** Vorliegender Text **
------------------------

Das Schweizer Außenministerium muss sparen und hat daher die Flüge seiner Mitarbeiterinnen und Mitarbeiter im Visier. Diese müssen künftig Economy statt Business-Klasse fliegen. Davon seien etwa Botschafterinnen und Botschafter sowie Staatssekretäre betroffen, sagte ein Sprecher am Freitag.
Bei sehr langen Flügen zu Konferenzen rät das Außenministerium, einen Tag vor dem Beginn anzureisen, um sich von etwaigen Strapazen der Reise erholen zu können. Nur in seltenen Fällen und auf Antrag würden künftig Ausnahmen erlaubt. Das Ministerium geht davon aus, sich durch den Umstieg auf Economy-Flüge rund 1,5 Millionen Franken pro Jahr zu sparen (umgerechnet 1,6 Millionen Euro).
Bisher haben Bundesangestellte bei Flügen, die mehr als neun Stunden dauern, oder bei Umsteigeflügen mit insgesamt mehr als elf Stunden Anspruch auf die Business-Klasse. Künftig gilt das noch für andere Ministerien. Der Schweizer Außenminister Ignazio Cassis hatte den Umstieg auf die Economy zwar für alle Mitarbeiterinnen und Mitarbeiter vorgeschlagen, konnte sich aber nicht durchsetzen.

------------------------

** Bereitgestellte Daten **
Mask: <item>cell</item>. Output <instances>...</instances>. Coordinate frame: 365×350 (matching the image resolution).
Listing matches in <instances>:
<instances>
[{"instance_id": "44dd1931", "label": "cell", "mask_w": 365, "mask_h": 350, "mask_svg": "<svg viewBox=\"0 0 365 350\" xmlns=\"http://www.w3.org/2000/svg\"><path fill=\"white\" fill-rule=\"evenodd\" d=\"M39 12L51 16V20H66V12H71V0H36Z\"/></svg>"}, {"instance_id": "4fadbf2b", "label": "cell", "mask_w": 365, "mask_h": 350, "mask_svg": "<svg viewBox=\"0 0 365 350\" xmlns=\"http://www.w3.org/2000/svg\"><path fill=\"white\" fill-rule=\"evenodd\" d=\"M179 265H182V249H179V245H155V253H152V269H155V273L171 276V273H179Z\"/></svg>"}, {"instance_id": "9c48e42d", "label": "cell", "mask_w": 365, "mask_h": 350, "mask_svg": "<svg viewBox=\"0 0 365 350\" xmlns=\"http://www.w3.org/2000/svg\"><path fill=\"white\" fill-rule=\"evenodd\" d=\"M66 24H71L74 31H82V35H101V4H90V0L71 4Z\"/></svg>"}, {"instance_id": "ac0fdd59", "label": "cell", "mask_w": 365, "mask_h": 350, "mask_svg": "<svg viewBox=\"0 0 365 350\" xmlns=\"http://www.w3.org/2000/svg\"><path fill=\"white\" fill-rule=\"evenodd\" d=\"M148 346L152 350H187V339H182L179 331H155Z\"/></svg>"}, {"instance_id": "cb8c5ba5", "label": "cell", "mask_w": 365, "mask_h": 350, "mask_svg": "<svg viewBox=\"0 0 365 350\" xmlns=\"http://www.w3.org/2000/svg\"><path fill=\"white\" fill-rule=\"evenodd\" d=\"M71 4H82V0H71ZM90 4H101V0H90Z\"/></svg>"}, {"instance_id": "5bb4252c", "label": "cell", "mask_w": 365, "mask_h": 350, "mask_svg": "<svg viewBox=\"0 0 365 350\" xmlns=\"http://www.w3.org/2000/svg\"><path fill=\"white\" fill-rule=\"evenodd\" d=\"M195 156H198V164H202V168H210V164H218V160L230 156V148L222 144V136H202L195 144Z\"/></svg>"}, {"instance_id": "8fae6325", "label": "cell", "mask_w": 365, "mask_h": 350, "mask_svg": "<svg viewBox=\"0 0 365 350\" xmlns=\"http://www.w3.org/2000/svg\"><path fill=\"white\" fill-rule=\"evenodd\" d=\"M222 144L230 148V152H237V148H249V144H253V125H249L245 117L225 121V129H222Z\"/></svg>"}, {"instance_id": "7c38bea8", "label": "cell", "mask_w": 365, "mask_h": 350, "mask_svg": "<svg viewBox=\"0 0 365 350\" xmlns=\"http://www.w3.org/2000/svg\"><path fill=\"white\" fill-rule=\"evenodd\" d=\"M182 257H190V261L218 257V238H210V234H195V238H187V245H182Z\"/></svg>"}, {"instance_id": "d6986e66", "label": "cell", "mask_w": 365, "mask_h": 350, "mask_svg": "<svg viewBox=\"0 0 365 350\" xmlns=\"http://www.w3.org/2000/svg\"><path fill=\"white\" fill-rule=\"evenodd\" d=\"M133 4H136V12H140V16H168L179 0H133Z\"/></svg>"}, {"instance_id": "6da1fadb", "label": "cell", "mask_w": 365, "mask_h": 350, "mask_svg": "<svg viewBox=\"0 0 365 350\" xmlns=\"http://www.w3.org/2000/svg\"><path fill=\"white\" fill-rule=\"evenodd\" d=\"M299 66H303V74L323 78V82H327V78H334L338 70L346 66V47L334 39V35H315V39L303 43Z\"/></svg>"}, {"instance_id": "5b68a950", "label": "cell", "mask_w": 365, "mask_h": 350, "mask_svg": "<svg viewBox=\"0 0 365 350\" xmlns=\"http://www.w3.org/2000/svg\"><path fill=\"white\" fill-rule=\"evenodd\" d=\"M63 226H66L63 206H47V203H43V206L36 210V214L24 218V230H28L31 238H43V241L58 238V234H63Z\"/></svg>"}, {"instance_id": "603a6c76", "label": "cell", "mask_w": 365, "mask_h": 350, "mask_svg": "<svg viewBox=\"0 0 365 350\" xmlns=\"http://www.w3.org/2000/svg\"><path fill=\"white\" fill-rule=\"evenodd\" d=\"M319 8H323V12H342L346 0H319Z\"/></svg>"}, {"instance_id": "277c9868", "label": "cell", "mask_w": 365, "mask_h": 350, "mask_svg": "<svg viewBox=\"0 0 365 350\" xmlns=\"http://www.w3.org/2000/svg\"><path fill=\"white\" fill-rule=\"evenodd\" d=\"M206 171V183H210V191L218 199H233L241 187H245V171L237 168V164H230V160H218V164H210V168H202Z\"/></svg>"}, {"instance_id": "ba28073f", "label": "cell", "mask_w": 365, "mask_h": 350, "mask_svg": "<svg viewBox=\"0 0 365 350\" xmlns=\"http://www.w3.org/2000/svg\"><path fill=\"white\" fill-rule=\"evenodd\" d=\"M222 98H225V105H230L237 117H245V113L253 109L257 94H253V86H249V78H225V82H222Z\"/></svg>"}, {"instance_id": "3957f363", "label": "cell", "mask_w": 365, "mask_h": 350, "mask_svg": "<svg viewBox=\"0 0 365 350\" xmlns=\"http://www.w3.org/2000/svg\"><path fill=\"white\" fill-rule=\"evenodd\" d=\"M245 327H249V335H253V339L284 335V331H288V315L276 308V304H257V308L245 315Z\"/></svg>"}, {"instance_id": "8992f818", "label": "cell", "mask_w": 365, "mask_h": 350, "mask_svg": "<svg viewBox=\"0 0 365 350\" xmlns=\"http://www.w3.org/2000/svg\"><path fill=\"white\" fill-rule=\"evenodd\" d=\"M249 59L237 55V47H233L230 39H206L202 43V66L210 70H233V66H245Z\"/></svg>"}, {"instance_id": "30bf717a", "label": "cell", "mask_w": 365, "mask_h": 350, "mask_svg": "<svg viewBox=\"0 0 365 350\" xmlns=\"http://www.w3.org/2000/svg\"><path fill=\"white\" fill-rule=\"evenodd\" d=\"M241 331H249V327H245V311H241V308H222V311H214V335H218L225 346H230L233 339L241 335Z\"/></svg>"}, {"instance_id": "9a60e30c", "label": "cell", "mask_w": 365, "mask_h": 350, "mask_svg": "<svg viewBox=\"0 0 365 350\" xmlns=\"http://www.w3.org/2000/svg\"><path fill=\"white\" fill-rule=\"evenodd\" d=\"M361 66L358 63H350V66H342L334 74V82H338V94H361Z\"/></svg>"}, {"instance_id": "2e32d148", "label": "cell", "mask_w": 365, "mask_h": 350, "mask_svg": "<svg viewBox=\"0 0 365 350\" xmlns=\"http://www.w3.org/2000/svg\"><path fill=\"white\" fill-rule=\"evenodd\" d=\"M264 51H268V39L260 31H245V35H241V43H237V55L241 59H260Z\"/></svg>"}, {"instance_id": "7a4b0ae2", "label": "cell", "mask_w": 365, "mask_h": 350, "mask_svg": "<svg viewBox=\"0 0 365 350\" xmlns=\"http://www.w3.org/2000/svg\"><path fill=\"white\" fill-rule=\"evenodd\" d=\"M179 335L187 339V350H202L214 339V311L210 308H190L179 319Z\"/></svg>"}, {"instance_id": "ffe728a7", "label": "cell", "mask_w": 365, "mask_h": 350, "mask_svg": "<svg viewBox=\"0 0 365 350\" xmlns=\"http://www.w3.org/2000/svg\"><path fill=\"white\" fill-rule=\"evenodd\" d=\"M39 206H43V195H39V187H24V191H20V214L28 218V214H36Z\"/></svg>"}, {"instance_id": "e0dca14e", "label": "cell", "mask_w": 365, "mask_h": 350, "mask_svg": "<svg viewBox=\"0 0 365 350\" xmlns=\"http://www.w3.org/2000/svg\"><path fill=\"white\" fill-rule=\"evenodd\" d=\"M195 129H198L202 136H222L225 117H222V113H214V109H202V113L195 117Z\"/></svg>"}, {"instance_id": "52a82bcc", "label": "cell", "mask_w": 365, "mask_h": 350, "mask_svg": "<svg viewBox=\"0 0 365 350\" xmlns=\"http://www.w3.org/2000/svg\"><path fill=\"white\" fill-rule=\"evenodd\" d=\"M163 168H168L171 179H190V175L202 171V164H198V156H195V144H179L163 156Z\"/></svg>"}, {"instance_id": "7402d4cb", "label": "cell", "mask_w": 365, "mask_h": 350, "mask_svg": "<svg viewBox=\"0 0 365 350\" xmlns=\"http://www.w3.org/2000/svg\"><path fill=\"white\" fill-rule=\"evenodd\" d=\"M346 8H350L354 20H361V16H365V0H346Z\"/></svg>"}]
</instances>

------------------------

** Zu erledigende Aufgaben **
• a. Gib im Text über die Dienstflüge des Schweizer Außenministeriums alles von "Bisher haben Bundesangestellte" bis hinunter zu "aber nicht durchsetzen." noch einmal wieder und tausche dabei "neun Stunden" gegen "zehn Stunden".
• b. Beantworte anhand des Textes über die Dienstflüge des Schweizer Außenministeriums diese Fragen:
(i) Wer ist laut dem Sprecher von der Umstellung auf Economy betroffen?
(ii) Wie viel will das Ministerium dadurch pro Jahr in Franken einsparen?
(iii) Wer hatte den Umstieg auf Economy für alle Mitarbeiterinnen und Mitarbeiter vorgeschlagen?
• c. Führe den Text über die Dienstflüge des Schweizer Außenministeriums ab seinem letzten Satz weiter.

** Antworten nach Nummer **
• a.
Bisher haben Bundesangestellte bei Flügen, die mehr als zehn Stunden dauern, oder bei Umsteigeflügen mit insgesamt mehr als elf Stunden Anspruch auf die Business-Klasse. Künftig gilt das noch für andere Ministerien. Der Schweizer Außenminister Ignazio Cassis hatte den Umstieg auf die Economy zwar für alle Mitarbeiterinnen und Mitarbeiter vorgeschlagen, konnte sich aber nicht durchsetzen.

• b.
(i) Botschafterinnen und Botschafter sowie Staatssekretäre
(ii) Rund 1,5 Millionen Franken
(iii) Der Schweizer Außenminister Ignazio Cassis

• c.
Außenminister arbeitet im Flugzeug
Er selbst geht nur bedingt mit gutem Beispiel voran. Cassis verzichtet bei Linienflügen auf die erste Klasse und fliegt Business. Er müsse im Flugzeug arbeiten und nach der Ankunft meist sofort einsatzfähig sein, sagte der Sprecher des Ministeriums. Daher komme für ihn die Economy-Klasse nicht infrage. Bei Reisen mit mehreren Zielen oder zu Zielen, die nicht direkt erreicht werden können, nutzen Cassis und weitere Regierungsmitglieder meistens ohnehin die eigene Maschine.